**Task brief:** The lines below starting at the line containing "Nike VTR Training + Running Shoes" and ending at the line containing "Dorman - First" are to be repeated exactly, with both ends kept and nothing else added.

**Records for this exercise:**
#####
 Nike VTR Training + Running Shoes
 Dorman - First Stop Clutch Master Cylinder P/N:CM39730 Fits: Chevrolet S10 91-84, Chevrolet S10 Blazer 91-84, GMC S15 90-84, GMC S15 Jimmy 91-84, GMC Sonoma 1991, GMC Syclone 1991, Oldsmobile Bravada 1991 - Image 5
#####
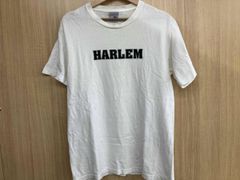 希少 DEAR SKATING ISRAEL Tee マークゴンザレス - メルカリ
#####
**Task answer:**
 Nike VTR Training + Running Shoes
 Dorman - First Stop Clutch Master Cylinder P/N:CM39730 Fits: Chevrolet S10 91-84, Chevrolet S10 Blazer 91-84, GMC S15 90-84, GMC S15 Jimmy 91-84, GMC Sonoma 1991, GMC Syclone 1991, Oldsmobile Bravada 1991 - Image 5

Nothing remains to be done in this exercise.